EXERCISE MATERIAL Block Start
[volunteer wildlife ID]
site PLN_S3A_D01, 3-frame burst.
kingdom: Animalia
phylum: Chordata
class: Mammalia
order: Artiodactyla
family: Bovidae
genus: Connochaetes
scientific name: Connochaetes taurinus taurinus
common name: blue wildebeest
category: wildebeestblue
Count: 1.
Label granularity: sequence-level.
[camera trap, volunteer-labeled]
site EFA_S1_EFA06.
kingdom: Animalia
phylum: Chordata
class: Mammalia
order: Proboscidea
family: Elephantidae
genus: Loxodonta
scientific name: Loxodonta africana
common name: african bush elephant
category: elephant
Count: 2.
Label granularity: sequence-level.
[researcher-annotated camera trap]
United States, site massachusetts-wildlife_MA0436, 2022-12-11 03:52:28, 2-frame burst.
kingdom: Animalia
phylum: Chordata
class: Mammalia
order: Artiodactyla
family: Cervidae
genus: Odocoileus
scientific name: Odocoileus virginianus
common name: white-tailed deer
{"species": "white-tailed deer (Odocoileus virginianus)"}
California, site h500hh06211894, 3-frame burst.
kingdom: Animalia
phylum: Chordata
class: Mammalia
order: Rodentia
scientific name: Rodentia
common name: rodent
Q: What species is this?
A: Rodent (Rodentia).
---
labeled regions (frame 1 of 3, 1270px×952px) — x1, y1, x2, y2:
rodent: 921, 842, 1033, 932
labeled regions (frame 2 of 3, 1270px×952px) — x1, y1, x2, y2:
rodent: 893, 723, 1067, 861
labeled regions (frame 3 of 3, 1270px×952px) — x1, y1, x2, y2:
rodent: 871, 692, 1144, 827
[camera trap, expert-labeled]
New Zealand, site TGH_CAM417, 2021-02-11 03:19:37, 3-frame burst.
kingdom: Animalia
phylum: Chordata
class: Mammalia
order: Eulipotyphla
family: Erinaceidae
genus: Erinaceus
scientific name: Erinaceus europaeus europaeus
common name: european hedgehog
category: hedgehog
EXERCISE MATERIAL Block End
The answer must be the full data, repeated word for word.

PROBLEM SOLUTION:
[volunteer wildlife ID]
site PLN_S3A_D01, 3-frame burst.
kingdom: Animalia
phylum: Chordata
class: Mammalia
order: Artiodactyla
family: Bovidae
genus: Connochaetes
scientific name: Connochaetes taurinus taurinus
common name: blue wildebeest
category: wildebeestblue
Count: 1.
Label granularity: sequence-level.
[camera trap, volunteer-labeled]
site EFA_S1_EFA06.
kingdom: Animalia
phylum: Chordata
class: Mammalia
order: Proboscidea
family: Elephantidae
genus: Loxodonta
scientific name: Loxodonta africana
common name: african bush elephant
category: elephant
Count: 2.
Label granularity: sequence-level.
[researcher-annotated camera trap]
United States, site massachusetts-wildlife_MA0436, 2022-12-11 03:52:28, 2-frame burst.
kingdom: Animalia
phylum: Chordata
class: Mammalia
order: Artiodactyla
family: Cervidae
genus: Odocoileus
scientific name: Odocoileus virginianus
common name: white-tailed deer
{"species": "white-tailed deer (Odocoileus virginianus)"}
California, site h500hh06211894, 3-frame burst.
kingdom: Animalia
phylum: Chordata
class: Mammalia
order: Rodentia
scientific name: Rodentia
common name: rodent
Q: What species is this?
A: Rodent (Rodentia).
---
labeled regions (frame 1 of 3, 1270px×952px) — x1, y1, x2, y2:
rodent: 921, 842, 1033, 932
labeled regions (frame 2 of 3, 1270px×952px) — x1, y1, x2, y2:
rodent: 893, 723, 1067, 861
labeled regions (frame 3 of 3, 1270px×952px) — x1, y1, x2, y2:
rodent: 871, 692, 1144, 827
[camera trap, expert-labeled]
New Zealand, site TGH_CAM417, 2021-02-11 03:19:37, 3-frame burst.
kingdom: Animalia
phylum: Chordata
class: Mammalia
order: Eulipotyphla
family: Erinaceidae
genus: Erinaceus
scientific name: Erinaceus europaeus europaeus
common name: european hedgehog
category: hedgehog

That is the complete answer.